▶ [Task requirements]
**a)** From the passage on Sound Royalties, set down the part that opens with the words containing "A spokesman for" and closes with "pay out quarterly.".
**b)** According to the passage on Sound Royalties, how long do performers typically have to wait to receive royalties?
**c)** Name every person whose own words the passage on Sound Royalties gives inside quotation marks.

And Wall Street’s interest is part of a growing trend, says Diane Standaert, director of state policy at the Center for Responsible Lending. More and more, hedge funds and private equity firms are looking to consumer finance to reap big profits, whether it’s by charging sky-high rates, lobbying to roll back regulations or exploiting a hodgepodge of state laws.
“We certainly haven’t seen them changing the predatory nature of these practices,” Standaert says.
Granted, consumer finance by all accounts contributes just a fraction of the profits for these Wall Street firms. Nevertheless, outfits like Sound Royalties are primed for growth. After starting a $10 million pilot program in 2016, according to Billboard, Sound Royalties said in February 2017 that it would extend at least $100 million of cash advances over the next 24 months. That’s helped bring royalty financing from the fringes into the mainstream.
A spokesman for York and Dinan, who also co-owns the Milwaukee Bucks, declined to comment. Pamela Armstrong, a spokeswoman for Sound Royalties, says the firm fills a need. Its service lets artists get paid without having to cede ownership of their work, which has historically been the case.
“Traditional bank financing is largely unavailable to the creative community,” Armstrong said in a statement. “Sound Royalties proudly provides valuable access to a broad spectrum of customized funding solutions which ensure that creatives retain their copyrights.”
The music industry lends itself to such non-traditional financing. Typically, performers must wait up to nine months to receive royalties. Organizations collecting money on their behalf pay out quarterly.
The type of financing offered by Sound Royalties is a “close-to-last-resort” option for artists often struggling to make ends meet, says Derek Crownover, a Nashville entertainment lawyer who reviewed one contract. Crownover says the terms certainly aren’t the worst he’s seen in his 25 years in the music industry, but they’re emblematic of how tough the business can be. And the high rates can be partly explained by the risk an artist declares bankruptcy.
“This could be ‘artist friendly’ in our world,” he says. “That’s the irony.”
While Sound Royalties has gotten a lot of buzz in the music industry of late, the firm’s Wall Street ties aren’t widely known.

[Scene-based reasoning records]
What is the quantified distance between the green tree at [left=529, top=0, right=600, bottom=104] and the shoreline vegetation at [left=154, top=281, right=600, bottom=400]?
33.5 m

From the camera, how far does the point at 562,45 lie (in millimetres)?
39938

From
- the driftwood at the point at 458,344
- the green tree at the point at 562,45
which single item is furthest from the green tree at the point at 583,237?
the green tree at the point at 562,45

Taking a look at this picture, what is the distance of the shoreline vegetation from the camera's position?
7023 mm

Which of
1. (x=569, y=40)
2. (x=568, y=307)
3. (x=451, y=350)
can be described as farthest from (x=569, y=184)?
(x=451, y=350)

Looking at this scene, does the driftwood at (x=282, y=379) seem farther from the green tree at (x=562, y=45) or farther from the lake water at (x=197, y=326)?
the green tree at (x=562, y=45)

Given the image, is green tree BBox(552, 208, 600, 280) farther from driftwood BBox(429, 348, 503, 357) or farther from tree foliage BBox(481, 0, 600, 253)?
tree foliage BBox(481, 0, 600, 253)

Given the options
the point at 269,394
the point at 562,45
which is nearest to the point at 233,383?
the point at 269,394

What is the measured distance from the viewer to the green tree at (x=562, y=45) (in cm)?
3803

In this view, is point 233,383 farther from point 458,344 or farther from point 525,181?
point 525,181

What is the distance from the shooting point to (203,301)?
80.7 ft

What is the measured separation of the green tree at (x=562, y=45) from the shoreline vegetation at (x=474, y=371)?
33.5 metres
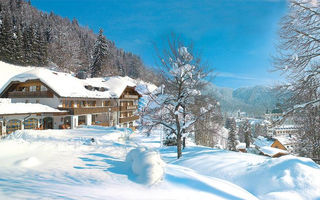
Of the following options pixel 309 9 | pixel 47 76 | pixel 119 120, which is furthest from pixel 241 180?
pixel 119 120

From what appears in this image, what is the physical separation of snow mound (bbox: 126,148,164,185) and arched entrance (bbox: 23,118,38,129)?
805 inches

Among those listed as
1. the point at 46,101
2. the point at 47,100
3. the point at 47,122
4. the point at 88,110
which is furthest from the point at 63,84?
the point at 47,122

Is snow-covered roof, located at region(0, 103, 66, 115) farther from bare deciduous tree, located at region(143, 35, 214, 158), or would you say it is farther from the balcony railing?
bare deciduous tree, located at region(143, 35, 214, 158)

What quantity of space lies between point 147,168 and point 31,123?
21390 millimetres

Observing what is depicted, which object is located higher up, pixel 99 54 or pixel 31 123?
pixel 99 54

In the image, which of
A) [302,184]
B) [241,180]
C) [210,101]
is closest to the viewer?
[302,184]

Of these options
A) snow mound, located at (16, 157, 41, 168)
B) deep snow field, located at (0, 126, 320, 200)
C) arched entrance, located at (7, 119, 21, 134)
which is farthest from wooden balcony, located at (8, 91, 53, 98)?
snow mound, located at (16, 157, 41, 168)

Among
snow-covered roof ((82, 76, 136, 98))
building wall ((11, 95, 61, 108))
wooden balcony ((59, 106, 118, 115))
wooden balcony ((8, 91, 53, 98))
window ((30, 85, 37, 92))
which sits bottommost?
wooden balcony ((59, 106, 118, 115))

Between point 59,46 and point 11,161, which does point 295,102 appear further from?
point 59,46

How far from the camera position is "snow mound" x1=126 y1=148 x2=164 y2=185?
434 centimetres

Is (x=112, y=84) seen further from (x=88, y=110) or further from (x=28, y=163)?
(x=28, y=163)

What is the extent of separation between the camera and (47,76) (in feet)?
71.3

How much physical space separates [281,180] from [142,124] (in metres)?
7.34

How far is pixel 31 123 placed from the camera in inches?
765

...

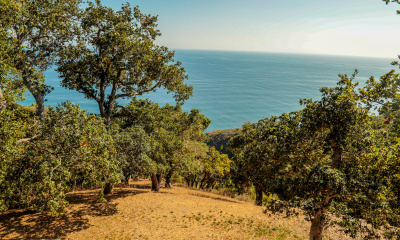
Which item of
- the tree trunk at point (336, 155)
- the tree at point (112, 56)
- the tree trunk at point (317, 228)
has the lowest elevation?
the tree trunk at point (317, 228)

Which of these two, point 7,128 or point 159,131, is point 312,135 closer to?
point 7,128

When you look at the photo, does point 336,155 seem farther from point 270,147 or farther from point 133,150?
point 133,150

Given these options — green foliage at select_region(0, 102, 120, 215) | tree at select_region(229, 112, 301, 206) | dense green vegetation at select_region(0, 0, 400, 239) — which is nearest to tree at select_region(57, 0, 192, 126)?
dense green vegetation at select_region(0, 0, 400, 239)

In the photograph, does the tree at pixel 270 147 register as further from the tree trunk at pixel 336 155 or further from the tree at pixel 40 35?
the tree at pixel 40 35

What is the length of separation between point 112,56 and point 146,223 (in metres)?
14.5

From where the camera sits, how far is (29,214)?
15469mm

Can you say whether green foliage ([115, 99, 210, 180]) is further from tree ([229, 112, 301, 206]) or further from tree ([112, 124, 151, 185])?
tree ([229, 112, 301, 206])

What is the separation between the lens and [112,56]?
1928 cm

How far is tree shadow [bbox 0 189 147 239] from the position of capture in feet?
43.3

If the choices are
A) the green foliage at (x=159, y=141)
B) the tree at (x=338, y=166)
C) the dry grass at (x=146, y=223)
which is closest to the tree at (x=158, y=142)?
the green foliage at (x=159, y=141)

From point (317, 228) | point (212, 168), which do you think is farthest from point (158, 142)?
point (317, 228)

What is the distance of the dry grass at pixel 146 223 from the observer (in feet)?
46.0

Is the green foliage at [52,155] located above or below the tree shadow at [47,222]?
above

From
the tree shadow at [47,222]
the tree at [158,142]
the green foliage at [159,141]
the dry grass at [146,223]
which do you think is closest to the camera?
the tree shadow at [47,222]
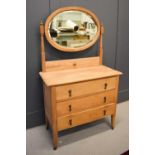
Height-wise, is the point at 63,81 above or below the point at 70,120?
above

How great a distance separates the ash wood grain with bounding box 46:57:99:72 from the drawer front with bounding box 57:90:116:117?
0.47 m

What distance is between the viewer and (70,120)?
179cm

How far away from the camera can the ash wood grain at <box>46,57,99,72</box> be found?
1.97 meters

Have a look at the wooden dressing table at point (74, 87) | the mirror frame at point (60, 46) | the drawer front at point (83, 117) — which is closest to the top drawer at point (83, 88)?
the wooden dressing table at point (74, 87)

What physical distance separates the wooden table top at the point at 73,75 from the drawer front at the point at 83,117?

▶ [Task-by-task outputs]
**a)**
A spokesman for York and Dinan, who also co-owns the Milwaukee Bucks, declined to comment. Pamela Armstrong, a spokeswoman for Sound Royalties, says the firm fills a need. Its service lets artists get paid without having to cede ownership of their work, which has historically been the case.
“Traditional bank financing is largely unavailable to the creative community,” Armstrong said in a statement. “Sound Royalties proudly provides valuable access to a broad spectrum of customized funding solutions which ensure that creatives retain their copyrights.”
The music industry lends itself to such non-traditional financing. Typically, performers must wait up to nine months to receive royalties. Organizations collecting money on their behalf pay out quarterly.

**b)** Up to nine months.

**c)** Diane Standaert, Pamela Armstrong, Derek Crownover